A Deep Dive into Apache Spark Join Strategies

Published on

Join operations are frequently used in big data analytics to merge two data sets, represented as tables or DataFrames, based on a common matching key. Spark’s DataFrame and Dataset APIs, along with Spark SQL, provide a variety of join transformations such as inner joins, outer joins, left joins, right joins, and more. However, these operations often require a significant amount of data movement across Spark executors, similar to how it works in relational databases.

Although many Data Engineers are familiar with ANSI SQL Join types , they may not have a clear understanding of how these joins function within the Spark engine.

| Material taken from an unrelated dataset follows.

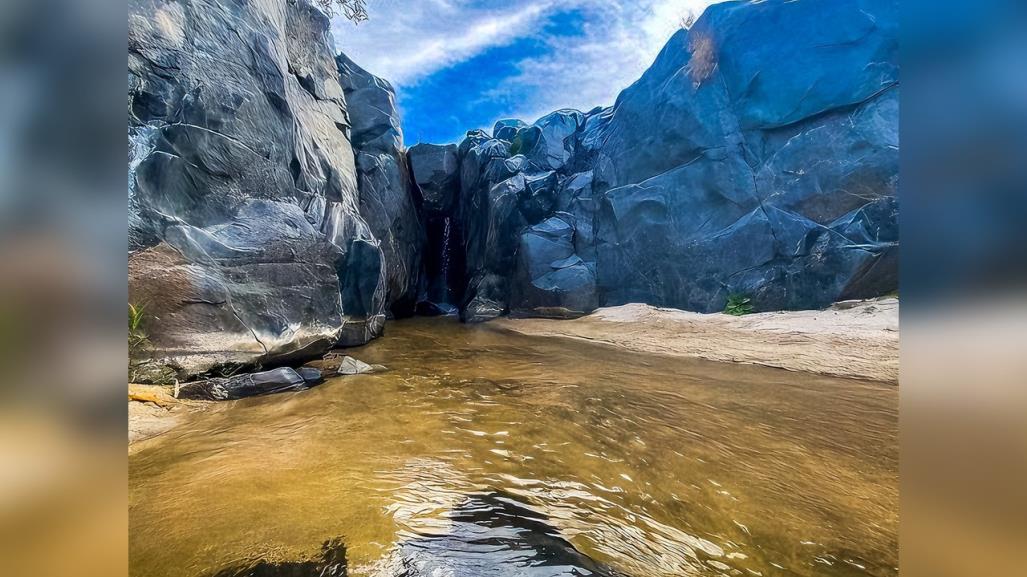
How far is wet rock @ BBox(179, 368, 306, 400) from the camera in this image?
390 cm

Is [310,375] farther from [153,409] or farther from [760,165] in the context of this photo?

To gain a better understanding of Spark’s join strategies, it is important to first recognize the various factors that can impact join operations.

What Factors affect Join Operations?

Data Size: The size of the data being joined can affect the performance of join operations.

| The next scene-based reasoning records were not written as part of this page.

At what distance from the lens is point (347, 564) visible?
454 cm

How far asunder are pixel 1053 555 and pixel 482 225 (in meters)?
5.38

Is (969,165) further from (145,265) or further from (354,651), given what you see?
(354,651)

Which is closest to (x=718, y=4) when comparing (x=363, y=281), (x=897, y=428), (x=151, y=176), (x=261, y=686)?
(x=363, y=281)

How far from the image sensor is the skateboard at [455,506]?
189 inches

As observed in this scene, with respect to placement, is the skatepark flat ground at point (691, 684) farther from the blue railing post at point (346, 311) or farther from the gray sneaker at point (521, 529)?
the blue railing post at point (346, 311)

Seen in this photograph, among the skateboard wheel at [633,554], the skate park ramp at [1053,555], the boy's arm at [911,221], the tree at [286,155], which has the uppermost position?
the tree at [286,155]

Data Distribution: If the data being joined is not distributed evenly across the cluster, it can result in data skew, which can cause performance issues.

Join Type: Different join types, such as inner join, outer join, and left join, can have varying performance characteristics depending on the data being joined. Eg : Equi Join — “=” / Non Equi Join — “<,>,≥, ≤”

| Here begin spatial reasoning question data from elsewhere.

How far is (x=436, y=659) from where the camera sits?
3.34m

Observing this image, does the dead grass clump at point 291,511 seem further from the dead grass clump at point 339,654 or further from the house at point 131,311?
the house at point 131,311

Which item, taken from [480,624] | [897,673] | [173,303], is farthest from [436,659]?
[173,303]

Data Format: The format of the data being joined can also affect performance. For example, Parquet or ORC format can be more efficient than CSV or JSON format due to their columnar storage and compression capabilities.

Join Hints : If end-user want more control over the join strategy selection then they supply Join Hints like /*+ **BROADCAST**(table name)*/*

Based on these factors Spark has 5 distinct join strategies by which it exchanges*,* moves, sorts, groups, and merges data across executors:

  • Broadcast Hash Join (BHJ)
  • Shuffle Hash Join (SHJ)
  • Sort Merge Join (SMJ)
  • Broadcast Nested Loop Join (BNLP)
  • Cartesian Product Join (CPJ)

1. Broadcast Hash Join (BHJ)

In this technique, one of the data sets is small enough to fit in memory and is broadcasted to all the worker nodes in the cluster.

10 mb is the default value of spark.sql.autoBroadcastJoinThreshold

#Join Hints for broadcast join in Pyspark
df.hint("broadcast")
-- Join Hints for broadcast join
SELECT /*+ BROADCAST(t1) */ * FROM t1 INNER JOIN t2 ON t1.key = t2.key;
SELECT /*+ BROADCASTJOIN (t1) */ * FROM t1 left JOIN t2 ON t1.key = t2.key;
SELECT /*+ MAPJOIN(t2) */ * FROM t1 right JOIN t2 ON t1.key = t2.key;

When to use a Broadcast Hash Join (BHJ) ?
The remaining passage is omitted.